The German Classics of the Nineteenth and Twentieth Centuries, Volume 08 eBook

This eBook from the Gutenberg Project consists of approximately 633 pages of information about The German Classics of the Nineteenth and Twentieth Centuries, Volume 08.

The German Classics of the Nineteenth and Twentieth Centuries, Volume 08 eBook

This eBook from the Gutenberg Project consists of approximately 633 pages of information about The German Classics of the Nineteenth and Twentieth Centuries, Volume 08.

Something was now coming along the road with a great cackling and with a cloud of dust flying before it.  It was a flock of geese returning from the pasture on the Holderwasen.  Amrei abstractedly imitated their cackling for a long time.  Then her eyes closed and she fell asleep.
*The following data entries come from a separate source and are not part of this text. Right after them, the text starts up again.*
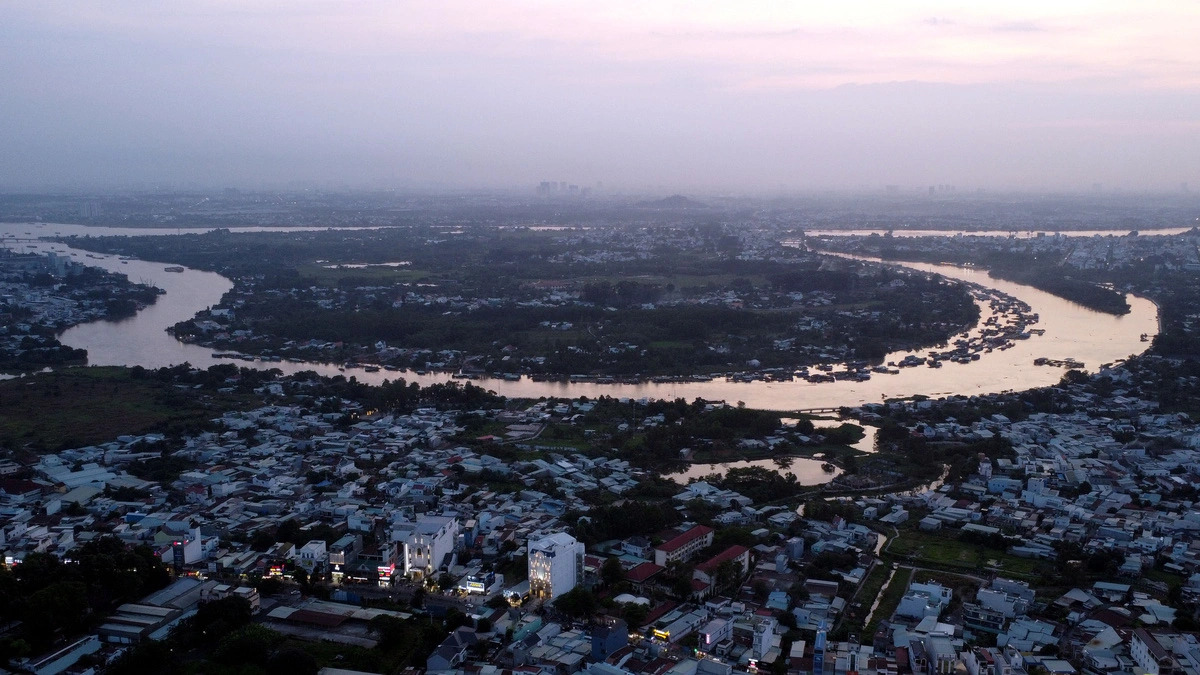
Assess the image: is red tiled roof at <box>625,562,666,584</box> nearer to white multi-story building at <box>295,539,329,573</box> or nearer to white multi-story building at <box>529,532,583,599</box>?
white multi-story building at <box>529,532,583,599</box>

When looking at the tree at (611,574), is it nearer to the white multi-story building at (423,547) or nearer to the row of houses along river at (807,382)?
the white multi-story building at (423,547)

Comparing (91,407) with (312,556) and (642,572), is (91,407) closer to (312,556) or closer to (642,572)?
(312,556)

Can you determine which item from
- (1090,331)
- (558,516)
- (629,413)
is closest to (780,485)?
(558,516)

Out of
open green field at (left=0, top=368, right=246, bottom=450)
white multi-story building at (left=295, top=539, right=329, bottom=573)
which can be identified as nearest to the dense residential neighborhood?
white multi-story building at (left=295, top=539, right=329, bottom=573)

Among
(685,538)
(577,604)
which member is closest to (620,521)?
(685,538)

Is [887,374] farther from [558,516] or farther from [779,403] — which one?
[558,516]

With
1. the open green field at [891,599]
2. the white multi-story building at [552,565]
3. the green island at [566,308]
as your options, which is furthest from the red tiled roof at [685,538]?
the green island at [566,308]
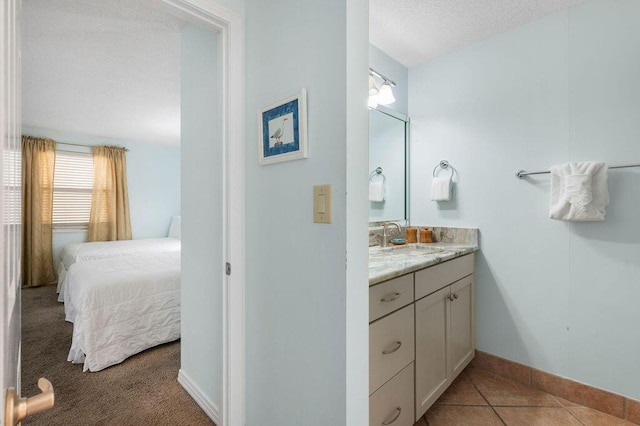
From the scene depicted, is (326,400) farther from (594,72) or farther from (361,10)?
(594,72)

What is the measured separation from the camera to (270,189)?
50.0 inches

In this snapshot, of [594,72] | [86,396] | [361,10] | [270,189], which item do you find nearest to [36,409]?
[270,189]

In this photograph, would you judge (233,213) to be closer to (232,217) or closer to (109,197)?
(232,217)

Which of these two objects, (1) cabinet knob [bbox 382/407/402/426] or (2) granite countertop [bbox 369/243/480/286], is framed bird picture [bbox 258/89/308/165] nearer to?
(2) granite countertop [bbox 369/243/480/286]

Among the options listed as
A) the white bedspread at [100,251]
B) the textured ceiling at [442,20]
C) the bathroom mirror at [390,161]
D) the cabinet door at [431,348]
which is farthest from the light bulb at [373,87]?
the white bedspread at [100,251]

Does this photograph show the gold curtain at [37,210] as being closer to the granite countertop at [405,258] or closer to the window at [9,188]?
the granite countertop at [405,258]

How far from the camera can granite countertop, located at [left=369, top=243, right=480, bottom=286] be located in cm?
131

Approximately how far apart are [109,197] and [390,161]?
487 centimetres

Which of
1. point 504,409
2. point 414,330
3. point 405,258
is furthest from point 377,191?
point 504,409

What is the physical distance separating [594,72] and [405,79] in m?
1.25

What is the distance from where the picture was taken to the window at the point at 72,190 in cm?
468

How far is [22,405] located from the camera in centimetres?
41

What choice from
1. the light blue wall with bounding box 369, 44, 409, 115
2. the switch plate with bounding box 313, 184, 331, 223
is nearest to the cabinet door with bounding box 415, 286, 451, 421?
the switch plate with bounding box 313, 184, 331, 223

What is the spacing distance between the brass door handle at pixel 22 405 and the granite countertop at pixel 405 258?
964 mm
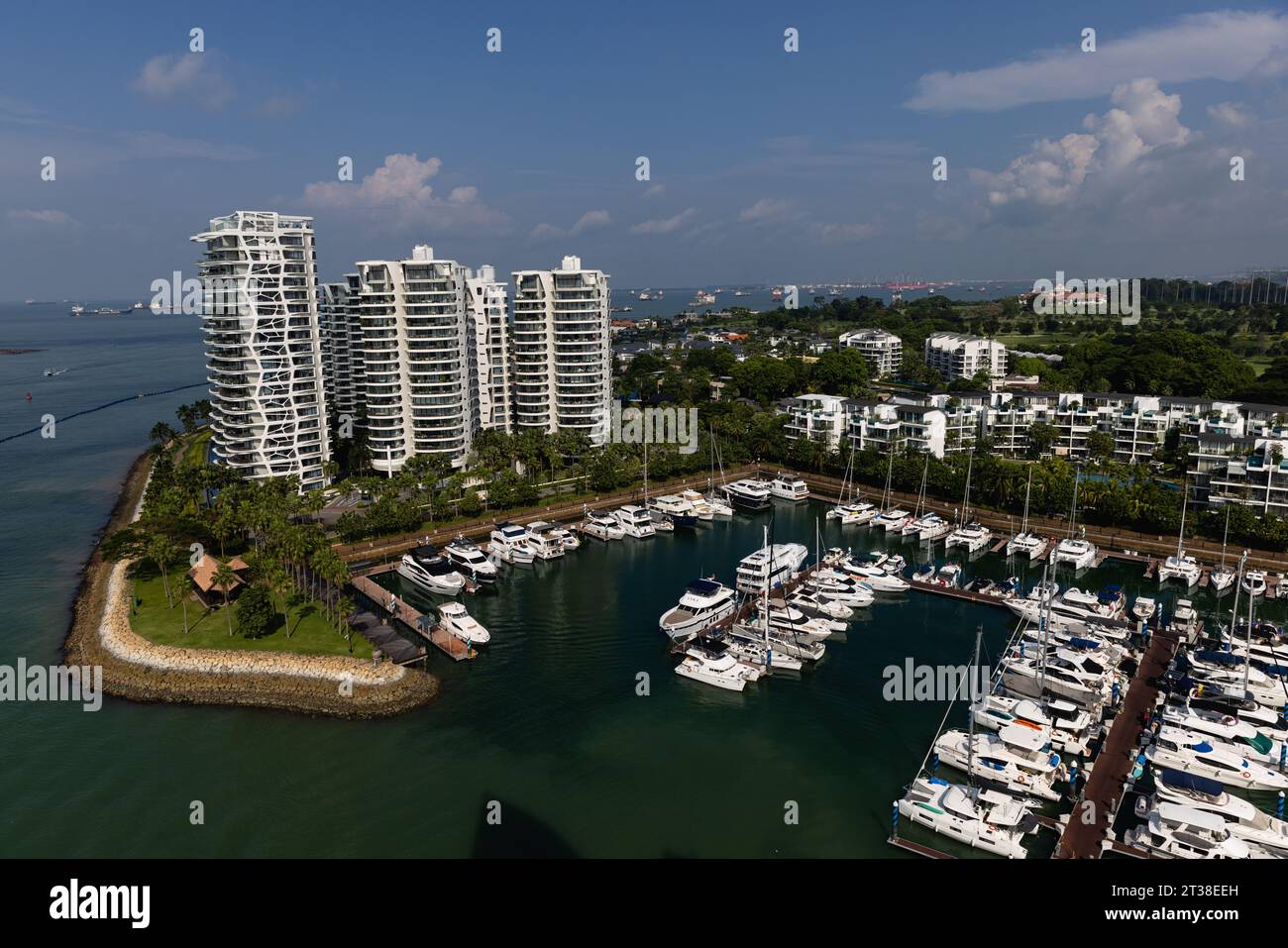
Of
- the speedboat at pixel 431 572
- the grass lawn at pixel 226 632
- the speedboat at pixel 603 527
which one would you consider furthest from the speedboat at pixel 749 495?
the grass lawn at pixel 226 632

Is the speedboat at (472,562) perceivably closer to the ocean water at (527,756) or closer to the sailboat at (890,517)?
the ocean water at (527,756)

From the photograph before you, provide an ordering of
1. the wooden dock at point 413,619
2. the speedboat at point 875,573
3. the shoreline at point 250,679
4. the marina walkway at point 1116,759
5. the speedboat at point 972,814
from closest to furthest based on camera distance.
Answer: the marina walkway at point 1116,759 → the speedboat at point 972,814 → the shoreline at point 250,679 → the wooden dock at point 413,619 → the speedboat at point 875,573

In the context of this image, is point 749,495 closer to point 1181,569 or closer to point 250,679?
point 1181,569

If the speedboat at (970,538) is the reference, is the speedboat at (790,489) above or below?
above

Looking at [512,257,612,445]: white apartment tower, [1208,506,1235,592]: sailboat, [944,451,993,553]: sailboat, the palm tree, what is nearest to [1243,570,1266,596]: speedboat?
[1208,506,1235,592]: sailboat

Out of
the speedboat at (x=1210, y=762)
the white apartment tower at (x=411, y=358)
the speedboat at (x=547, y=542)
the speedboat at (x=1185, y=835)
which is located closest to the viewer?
the speedboat at (x=1185, y=835)

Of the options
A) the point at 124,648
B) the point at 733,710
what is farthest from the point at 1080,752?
the point at 124,648

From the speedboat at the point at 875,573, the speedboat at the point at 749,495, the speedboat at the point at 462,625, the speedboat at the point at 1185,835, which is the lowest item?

An entire spring-array of blossoms had burst forth in this young soul.  The budding trees in the valley, as they drank in the evening dew, shed forth their fragrance over the child who had fallen asleep on her native soil, from which she could not tear herself.

It had long been dark when she awoke, and a voice was crying: 

“Amrei, where are you?”

She sat up, but did not answer.  She looked wonderingly at the stars,—­it seemed to her as if the voice had come from Heaven.  Not until the call was repeated did she recognize the voice of Black Marianne, and then she answered: 

“Here I am!”

Black Marianne now came up and said: 

“Oh, it’s good that I have found you!  They are like mad all through the village; one says he saw you in the wood, another that he met you in the fields, that you were running along, crying, and would listen to no call.  I began to fear that you had jumped into the pond.  You need not be afraid, dear child, you need not run away; nobody can compel you to go with your uncle.”

“And who said that I did not want to go?” But suddenly a gust of wind rustled loudly through the branches of the tree.  “But I shall certainly not go!” Amrei cried, holding fast to the tree with her hand.

“Come home—­there’s a severe storm coming up, and the wind will blow it here directly,” urged Marianne.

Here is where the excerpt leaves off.